What you need to do = Update all the records below by replacing "church roof" with "chapel roof" and keeping everything else unchanged. Leave the pictures out of your answer.

Records =
☆ ☆ ☆ ☆ ☆ ☆ ☆

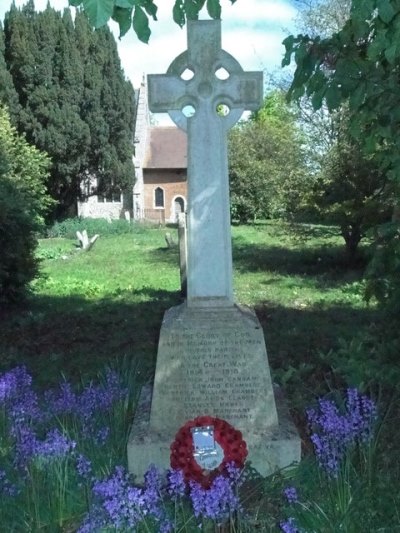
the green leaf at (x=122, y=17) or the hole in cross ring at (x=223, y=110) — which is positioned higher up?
the green leaf at (x=122, y=17)

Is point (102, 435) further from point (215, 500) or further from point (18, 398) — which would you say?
point (215, 500)

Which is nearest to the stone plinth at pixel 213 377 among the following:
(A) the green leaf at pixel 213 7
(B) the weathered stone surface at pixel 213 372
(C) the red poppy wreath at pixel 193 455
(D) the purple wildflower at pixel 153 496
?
(B) the weathered stone surface at pixel 213 372

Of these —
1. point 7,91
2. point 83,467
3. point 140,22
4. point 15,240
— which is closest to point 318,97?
point 140,22

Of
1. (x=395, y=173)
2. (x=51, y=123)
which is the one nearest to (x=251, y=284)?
(x=395, y=173)

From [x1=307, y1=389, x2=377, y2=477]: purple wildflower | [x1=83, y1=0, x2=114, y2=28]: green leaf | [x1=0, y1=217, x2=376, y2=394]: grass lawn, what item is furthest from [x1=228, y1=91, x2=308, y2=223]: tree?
[x1=83, y1=0, x2=114, y2=28]: green leaf

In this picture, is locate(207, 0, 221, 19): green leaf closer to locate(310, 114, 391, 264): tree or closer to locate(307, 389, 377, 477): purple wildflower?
locate(307, 389, 377, 477): purple wildflower

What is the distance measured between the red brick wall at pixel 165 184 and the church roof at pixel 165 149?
1.54ft

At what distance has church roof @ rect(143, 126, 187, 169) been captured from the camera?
45375mm

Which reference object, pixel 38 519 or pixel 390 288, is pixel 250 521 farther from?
pixel 390 288

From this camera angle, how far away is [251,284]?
44.5 feet

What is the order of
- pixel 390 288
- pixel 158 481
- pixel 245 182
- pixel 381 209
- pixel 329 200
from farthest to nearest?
pixel 245 182, pixel 329 200, pixel 381 209, pixel 390 288, pixel 158 481

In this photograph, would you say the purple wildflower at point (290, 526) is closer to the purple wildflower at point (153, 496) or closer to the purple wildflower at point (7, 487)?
the purple wildflower at point (153, 496)

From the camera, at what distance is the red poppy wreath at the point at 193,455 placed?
3271mm

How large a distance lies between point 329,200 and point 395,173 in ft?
34.6
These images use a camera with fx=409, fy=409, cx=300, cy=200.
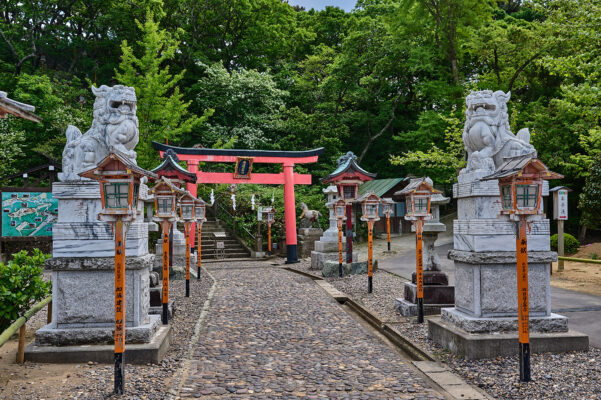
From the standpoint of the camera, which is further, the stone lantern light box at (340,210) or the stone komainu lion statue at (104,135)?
the stone lantern light box at (340,210)

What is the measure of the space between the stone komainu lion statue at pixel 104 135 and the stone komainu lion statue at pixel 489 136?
490 cm

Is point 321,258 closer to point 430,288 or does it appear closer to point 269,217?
point 269,217

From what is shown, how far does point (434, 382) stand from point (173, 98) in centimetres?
1891

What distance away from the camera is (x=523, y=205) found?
14.3ft

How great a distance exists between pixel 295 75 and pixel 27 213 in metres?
19.5

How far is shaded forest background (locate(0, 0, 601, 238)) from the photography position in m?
19.6

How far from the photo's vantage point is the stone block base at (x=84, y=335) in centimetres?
521

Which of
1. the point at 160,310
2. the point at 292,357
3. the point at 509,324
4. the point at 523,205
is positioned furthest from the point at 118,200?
the point at 509,324

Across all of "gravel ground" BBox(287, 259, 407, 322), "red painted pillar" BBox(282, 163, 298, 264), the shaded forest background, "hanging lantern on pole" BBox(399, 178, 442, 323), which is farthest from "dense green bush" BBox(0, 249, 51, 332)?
the shaded forest background

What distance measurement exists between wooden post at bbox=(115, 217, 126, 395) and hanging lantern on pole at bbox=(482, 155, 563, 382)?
4.14m

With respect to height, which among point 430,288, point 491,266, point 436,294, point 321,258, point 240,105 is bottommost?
point 321,258

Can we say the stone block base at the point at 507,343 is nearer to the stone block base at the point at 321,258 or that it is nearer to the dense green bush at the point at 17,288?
the dense green bush at the point at 17,288

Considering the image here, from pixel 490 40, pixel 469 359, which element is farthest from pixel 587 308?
pixel 490 40

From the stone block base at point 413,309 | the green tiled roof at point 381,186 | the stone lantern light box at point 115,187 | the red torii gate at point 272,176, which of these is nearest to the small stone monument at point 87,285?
the stone lantern light box at point 115,187
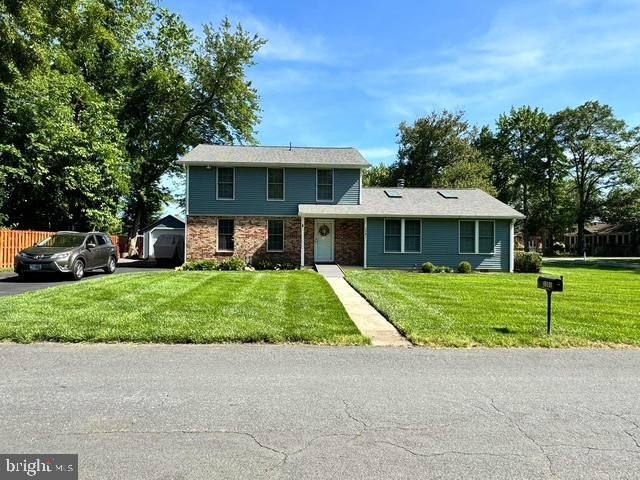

☆ ☆ ☆ ☆ ☆ ☆ ☆

Correct result =
the green leaf at (x=122, y=17) or the hole in cross ring at (x=223, y=110) — which is positioned higher up?
the green leaf at (x=122, y=17)

Is point (102, 435) further from point (215, 500) or further from point (18, 398) — which would you say?
point (215, 500)

Which is nearest to the stone plinth at pixel 213 377 among the following:
(A) the green leaf at pixel 213 7
(B) the weathered stone surface at pixel 213 372
(C) the red poppy wreath at pixel 193 455
(D) the purple wildflower at pixel 153 496
?
(B) the weathered stone surface at pixel 213 372

Of these —
1. point 7,91
2. point 83,467
3. point 140,22
4. point 15,240
— which is closest to point 318,97?
point 140,22

Of
1. (x=395, y=173)
2. (x=51, y=123)
which is the one nearest to (x=251, y=284)?
(x=395, y=173)

From [x1=307, y1=389, x2=377, y2=477]: purple wildflower | [x1=83, y1=0, x2=114, y2=28]: green leaf | [x1=0, y1=217, x2=376, y2=394]: grass lawn, what item is furthest from [x1=228, y1=91, x2=308, y2=223]: tree?
[x1=83, y1=0, x2=114, y2=28]: green leaf

In this picture, is locate(207, 0, 221, 19): green leaf closer to locate(310, 114, 391, 264): tree or closer to locate(307, 389, 377, 477): purple wildflower?
locate(307, 389, 377, 477): purple wildflower

What is the distance measured between the red brick wall at pixel 165 184 and the chapel roof at pixel 165 149?
1.54ft

At what distance has chapel roof @ rect(143, 126, 187, 169) been captured from the camera?
45375mm

Which reference object, pixel 38 519 or pixel 390 288, is pixel 250 521 farther from?
pixel 390 288

From this camera angle, how far away is [251,284]?
44.5 feet

What is the order of
- pixel 390 288
- pixel 158 481
- pixel 245 182
- pixel 381 209
- pixel 329 200
from farthest to nearest?
pixel 245 182, pixel 329 200, pixel 381 209, pixel 390 288, pixel 158 481

In this photograph, would you say the purple wildflower at point (290, 526) is closer to the purple wildflower at point (153, 496) or closer to the purple wildflower at point (7, 487)?
the purple wildflower at point (153, 496)

From the camera, at what distance is the red poppy wreath at the point at 193,455 placed?
3271mm

How large a distance lies between point 329,200 and point 395,173 in ft?
34.6
These images use a camera with fx=409, fy=409, cx=300, cy=200.
From the standpoint of the camera, which is further, the stone lantern light box at (340,210) or the stone komainu lion statue at (104,135)?
the stone lantern light box at (340,210)

What is the measure of the space between the stone komainu lion statue at pixel 104 135 and the stone komainu lion statue at pixel 489 136?
490 cm

Is point 321,258 closer to point 430,288 or does it appear closer to point 269,217?
point 269,217

From what is shown, how far does point (434, 382) stand from point (173, 98) in centimetres?
1891

What distance away from the camera is (x=523, y=205) found?
14.3ft

How great a distance exists between pixel 295 75 and pixel 27 213 in metres?
19.5

How far is shaded forest background (locate(0, 0, 601, 238)) from the photography position in m?
19.6

How far from the photo's vantage point is the stone block base at (x=84, y=335) in centimetres?
521

Which of
1. the point at 160,310
2. the point at 292,357
3. the point at 509,324
4. the point at 523,205
is positioned furthest from the point at 118,200?
the point at 509,324

Across all of "gravel ground" BBox(287, 259, 407, 322), "red painted pillar" BBox(282, 163, 298, 264), the shaded forest background, "hanging lantern on pole" BBox(399, 178, 442, 323), which is farthest from "dense green bush" BBox(0, 249, 51, 332)?
the shaded forest background

What distance measurement exists between wooden post at bbox=(115, 217, 126, 395) and hanging lantern on pole at bbox=(482, 155, 563, 382)?
4.14m

With respect to height, which among point 430,288, point 491,266, point 436,294, point 321,258, point 240,105 is bottommost?
point 321,258

Can we say the stone block base at the point at 507,343 is nearer to the stone block base at the point at 321,258 or that it is nearer to the dense green bush at the point at 17,288?
the dense green bush at the point at 17,288

Considering the image here, from pixel 490 40, pixel 469 359, which element is farthest from pixel 587 308?
pixel 490 40

From the stone block base at point 413,309 | the green tiled roof at point 381,186 | the stone lantern light box at point 115,187 | the red torii gate at point 272,176, which of these is nearest to the small stone monument at point 87,285?
the stone lantern light box at point 115,187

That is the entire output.